Let's say I captured a mono voice clip with 8000hz sample rate, that is 4096 bytes in data.. Feeding the First 512 Bytes(16bit encoding) through an FFT of size 256, will return me 128 values, which i convert to amplitude. So my frequencies for this output are
FFT BIN #1
0: 0*8000/256
1: 1*8000/256
.
.
127: 127*8000/256
So far so good ey? So now i 3584 bytes of unprocessed data left. So i perform another fft of 256 size on 512 bytes of data. And get the same amount of results.. So for this do i again have frequencies of:
FFT BIN #2:
Example1:
0: 0*8000/256
1: 1*8000/256
.
.
127: 127*8000/256
or
FFT BIN #2
Example2:
128: 129*8000/256
139: 130*8000/256
.
.
255: 255*8000/256
Because I would like to plot this amplitude/freq graph.

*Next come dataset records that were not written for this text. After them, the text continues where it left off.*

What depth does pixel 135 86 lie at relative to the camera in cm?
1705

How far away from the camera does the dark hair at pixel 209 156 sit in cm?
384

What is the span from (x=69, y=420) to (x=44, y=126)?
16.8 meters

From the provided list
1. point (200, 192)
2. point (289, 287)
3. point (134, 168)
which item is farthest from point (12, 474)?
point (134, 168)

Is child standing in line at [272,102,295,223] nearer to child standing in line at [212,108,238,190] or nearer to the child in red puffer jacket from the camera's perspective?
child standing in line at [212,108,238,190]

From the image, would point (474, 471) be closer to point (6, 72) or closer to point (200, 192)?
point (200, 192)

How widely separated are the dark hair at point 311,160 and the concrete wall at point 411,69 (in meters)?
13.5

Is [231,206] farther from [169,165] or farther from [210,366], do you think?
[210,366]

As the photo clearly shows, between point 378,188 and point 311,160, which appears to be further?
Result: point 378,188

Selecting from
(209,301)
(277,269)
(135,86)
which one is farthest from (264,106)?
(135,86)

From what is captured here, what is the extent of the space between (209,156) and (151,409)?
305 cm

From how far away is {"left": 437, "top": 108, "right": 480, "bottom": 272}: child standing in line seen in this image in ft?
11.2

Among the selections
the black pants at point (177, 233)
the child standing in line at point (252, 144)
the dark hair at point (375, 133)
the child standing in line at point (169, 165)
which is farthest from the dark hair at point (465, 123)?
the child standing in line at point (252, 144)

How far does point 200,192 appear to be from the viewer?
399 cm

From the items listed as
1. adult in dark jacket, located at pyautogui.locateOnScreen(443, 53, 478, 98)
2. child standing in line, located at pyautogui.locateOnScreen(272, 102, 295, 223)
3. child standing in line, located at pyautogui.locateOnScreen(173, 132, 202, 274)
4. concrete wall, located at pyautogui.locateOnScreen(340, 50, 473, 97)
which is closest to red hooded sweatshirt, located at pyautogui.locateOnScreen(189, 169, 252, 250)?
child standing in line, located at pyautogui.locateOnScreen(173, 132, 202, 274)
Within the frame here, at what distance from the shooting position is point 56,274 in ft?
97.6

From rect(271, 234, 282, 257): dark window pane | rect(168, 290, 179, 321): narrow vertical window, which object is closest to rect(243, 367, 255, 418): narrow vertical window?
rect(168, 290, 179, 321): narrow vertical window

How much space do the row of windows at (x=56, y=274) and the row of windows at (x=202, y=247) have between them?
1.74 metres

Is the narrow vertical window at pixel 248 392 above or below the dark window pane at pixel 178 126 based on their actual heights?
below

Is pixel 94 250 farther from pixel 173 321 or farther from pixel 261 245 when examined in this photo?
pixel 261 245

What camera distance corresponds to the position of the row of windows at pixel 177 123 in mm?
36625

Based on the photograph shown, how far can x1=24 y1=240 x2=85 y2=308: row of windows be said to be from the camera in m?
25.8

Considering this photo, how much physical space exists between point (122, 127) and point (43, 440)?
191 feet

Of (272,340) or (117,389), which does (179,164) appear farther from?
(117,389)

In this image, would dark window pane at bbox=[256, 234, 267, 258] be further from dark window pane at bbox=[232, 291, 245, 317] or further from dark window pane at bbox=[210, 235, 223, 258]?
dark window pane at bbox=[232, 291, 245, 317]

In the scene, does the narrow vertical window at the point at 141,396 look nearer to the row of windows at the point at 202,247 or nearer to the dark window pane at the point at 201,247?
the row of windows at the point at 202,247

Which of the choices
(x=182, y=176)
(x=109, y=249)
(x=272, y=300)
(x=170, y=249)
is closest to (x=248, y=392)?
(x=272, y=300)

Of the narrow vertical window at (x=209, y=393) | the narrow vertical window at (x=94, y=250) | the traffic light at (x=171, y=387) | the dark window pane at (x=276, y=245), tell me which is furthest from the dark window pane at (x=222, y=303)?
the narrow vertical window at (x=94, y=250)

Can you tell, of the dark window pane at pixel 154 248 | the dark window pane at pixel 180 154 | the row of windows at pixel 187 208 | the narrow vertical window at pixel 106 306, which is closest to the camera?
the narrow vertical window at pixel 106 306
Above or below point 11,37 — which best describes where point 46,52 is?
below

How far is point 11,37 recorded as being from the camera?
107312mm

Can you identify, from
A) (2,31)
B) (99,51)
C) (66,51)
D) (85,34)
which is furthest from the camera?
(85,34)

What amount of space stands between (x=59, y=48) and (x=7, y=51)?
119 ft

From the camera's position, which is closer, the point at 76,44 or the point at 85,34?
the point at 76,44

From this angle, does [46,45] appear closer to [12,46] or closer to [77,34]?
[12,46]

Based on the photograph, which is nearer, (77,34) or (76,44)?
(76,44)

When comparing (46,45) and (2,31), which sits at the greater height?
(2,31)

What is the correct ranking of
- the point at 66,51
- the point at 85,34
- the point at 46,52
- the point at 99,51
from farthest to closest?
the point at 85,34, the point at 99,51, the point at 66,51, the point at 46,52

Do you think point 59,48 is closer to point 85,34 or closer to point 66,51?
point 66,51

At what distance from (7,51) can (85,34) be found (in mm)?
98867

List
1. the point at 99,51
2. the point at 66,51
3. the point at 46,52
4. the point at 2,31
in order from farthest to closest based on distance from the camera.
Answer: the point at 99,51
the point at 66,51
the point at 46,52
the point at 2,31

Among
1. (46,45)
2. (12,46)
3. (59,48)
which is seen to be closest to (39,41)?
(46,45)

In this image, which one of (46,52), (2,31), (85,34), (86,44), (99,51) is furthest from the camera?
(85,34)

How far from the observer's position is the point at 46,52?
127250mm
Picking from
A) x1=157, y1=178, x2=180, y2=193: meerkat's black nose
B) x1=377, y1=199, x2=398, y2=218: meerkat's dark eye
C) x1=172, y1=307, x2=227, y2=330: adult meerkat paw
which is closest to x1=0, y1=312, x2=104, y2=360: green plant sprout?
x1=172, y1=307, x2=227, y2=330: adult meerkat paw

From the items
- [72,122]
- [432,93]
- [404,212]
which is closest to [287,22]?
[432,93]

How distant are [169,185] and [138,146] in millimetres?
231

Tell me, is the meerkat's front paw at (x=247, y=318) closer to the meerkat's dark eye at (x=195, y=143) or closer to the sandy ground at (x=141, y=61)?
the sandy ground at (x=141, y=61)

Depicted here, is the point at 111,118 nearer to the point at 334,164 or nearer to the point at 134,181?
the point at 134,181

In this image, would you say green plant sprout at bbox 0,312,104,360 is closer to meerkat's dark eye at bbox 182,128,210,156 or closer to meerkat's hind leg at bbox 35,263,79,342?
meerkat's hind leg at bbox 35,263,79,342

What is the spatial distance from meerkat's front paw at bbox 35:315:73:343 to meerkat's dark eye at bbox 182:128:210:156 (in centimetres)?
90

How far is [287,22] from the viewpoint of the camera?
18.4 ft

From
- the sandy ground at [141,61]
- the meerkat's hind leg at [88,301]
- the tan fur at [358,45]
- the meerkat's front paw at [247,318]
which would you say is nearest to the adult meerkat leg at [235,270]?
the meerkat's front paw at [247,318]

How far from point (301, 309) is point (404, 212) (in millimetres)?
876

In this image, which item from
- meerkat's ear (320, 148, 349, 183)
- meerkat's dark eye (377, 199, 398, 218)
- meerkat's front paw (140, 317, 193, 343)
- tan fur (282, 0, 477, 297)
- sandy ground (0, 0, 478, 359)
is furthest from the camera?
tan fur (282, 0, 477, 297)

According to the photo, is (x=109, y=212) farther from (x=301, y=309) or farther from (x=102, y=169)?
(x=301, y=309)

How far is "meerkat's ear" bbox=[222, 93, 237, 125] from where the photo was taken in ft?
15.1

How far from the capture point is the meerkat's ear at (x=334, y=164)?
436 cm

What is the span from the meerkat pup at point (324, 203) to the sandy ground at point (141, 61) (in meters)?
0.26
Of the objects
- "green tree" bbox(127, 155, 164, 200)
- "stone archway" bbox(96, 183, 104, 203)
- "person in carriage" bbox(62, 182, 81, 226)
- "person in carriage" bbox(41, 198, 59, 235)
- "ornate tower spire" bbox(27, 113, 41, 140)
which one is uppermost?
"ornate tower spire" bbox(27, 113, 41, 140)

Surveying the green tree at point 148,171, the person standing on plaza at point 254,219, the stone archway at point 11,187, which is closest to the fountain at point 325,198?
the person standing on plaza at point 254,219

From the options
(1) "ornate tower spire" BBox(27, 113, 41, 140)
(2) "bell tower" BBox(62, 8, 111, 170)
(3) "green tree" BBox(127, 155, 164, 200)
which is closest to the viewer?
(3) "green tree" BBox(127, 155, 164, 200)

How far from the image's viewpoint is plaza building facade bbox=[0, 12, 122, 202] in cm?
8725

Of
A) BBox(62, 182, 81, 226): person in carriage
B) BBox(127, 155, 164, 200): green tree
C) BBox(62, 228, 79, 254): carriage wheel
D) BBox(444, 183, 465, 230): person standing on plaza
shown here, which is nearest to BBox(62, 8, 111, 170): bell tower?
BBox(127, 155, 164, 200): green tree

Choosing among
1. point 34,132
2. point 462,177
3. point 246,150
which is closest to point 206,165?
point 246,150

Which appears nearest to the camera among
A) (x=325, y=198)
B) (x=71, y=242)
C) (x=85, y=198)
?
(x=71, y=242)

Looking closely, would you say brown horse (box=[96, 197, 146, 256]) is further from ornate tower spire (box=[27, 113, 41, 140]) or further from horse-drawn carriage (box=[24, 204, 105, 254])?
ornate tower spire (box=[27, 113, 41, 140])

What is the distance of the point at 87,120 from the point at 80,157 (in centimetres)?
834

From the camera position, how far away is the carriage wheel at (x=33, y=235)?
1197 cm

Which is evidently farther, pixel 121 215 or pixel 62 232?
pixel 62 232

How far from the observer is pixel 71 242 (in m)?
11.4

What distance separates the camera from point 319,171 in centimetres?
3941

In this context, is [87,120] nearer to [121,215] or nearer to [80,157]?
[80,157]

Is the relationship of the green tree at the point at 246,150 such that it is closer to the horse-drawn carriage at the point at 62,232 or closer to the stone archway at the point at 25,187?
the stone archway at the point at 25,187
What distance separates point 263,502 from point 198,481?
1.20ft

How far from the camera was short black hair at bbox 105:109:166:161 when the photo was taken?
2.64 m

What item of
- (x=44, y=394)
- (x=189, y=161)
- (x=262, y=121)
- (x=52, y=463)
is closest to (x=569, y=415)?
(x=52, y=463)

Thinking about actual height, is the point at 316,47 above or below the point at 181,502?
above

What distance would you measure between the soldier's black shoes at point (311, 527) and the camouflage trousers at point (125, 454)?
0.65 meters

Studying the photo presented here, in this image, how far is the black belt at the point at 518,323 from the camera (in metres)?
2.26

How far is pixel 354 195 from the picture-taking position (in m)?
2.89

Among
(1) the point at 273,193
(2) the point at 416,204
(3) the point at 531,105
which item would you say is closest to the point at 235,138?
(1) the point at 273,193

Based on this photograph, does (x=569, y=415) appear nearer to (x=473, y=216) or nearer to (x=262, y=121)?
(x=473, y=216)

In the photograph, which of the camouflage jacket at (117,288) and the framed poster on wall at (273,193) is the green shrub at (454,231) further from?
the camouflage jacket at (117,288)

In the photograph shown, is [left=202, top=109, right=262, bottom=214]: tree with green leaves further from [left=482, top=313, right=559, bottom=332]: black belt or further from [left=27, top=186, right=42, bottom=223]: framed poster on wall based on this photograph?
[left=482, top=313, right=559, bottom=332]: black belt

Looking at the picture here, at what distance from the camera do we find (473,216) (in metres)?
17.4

But i don't understand if all these fft bins should be overlapped on the same frequencies like examaple1, or spread out like the second example.
Or am I trying to do something that is completely redundant? Because what i want to accomplish is find the peak amp value of every 30-50ms time frame to use for comparison of other sound files..
If anyone can clear this out for me, I'd be very grateful.